Здесь тоже жили всякие люди… Не все они еще смирились со своим настоящим положением. Многие искали выхода…

…Гена был из Сумской области, мой земляк. Дома у него остались жена и дети. Он приехал в Киев на заработки, работал в "Киевэнерго", жил в благоустроенном общежитии. Получив хорошую зарплату, он тут же спустил деньги – часть пропил, а часть, говорил, что вытащили. Потом шатался пьяным в общежитии. Почему-то, жаловался, что увидели только его. Потом его выгнали с работы. Три дня он жил где-то под мостом… Думал броситься под поезд. Очевидно, он был там не сам. Кто-то же привел его сюда? Тихий и скромный обыватель… Зачем таким пить?

Худой, как палка, Саня, по прозвищу "Рашпиль" мечтает стать попом. Его можно понять. Саня – сирота. Он с Крыма. Его воспитывали дедушка с бабушкой. В его случае – это единственная возможность выбиться в люди. Поэтому каждый вечер Саня отправляется к послушнику Евгению учить церковные каноны и уставы.
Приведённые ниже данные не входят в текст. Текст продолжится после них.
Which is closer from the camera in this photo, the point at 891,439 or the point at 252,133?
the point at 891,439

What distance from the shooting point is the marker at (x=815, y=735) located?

Он истово готовится поступить в Духовную семинарию.

Амбиции Толи простираются гораздо далее: он мечтает стать монахом. Но, гордыня так и прет из него; не дает ему покоя и здесь, в Лавре. Своим поведением он, скорее всего, напоминает колхозного бригадира. Постоянно говорит: «Я сделал то-то, и то-то… Я повесил лаврский колокол…» Я думаю, что в свое село он приезжает из Лавры уже, как «архимандрит» какой, рассказывая о лаврских чудесах.

А вот Василий – гуцул из гор Карпат имеет и характерную внешность «вуйка», дающую ему много схожести с культовым артистом Миколайчуком. Он давно живет в Лавре… Домой в Карпаты он добирается пешком, как инок. Он пишет стихи, и, как подобает настоящему поэту, много пьет отнюдь не «святой» воды из источников преподобных Анатония или Феодосия.

У того же коренастого Сережи – который постоянно вводит меня в курс местных дел – очень красивый бархатный бас. Оказывается, он раньше пел в церковном хоре… Часто бывает здесь. И хорошо знает Лавру.

А вот предел мечтаний Славика – это стать в Лавре охранником. Охранники одеты в экзотическую казачью униформу. На плечах у них почти настоящие погоны. Еще и деньги за это получают.

На втором этаже 57 корпуса, куда ведет крутая наружная лестница, вросшего первым этажом в землю древнего строения, обитали бывшие зэки. Они мало трудились. Предпочитая болтаться по Лавре без дела. Единственной заботой для них было это сидеть в своей келье и пить свой любимый напиток – чифирь.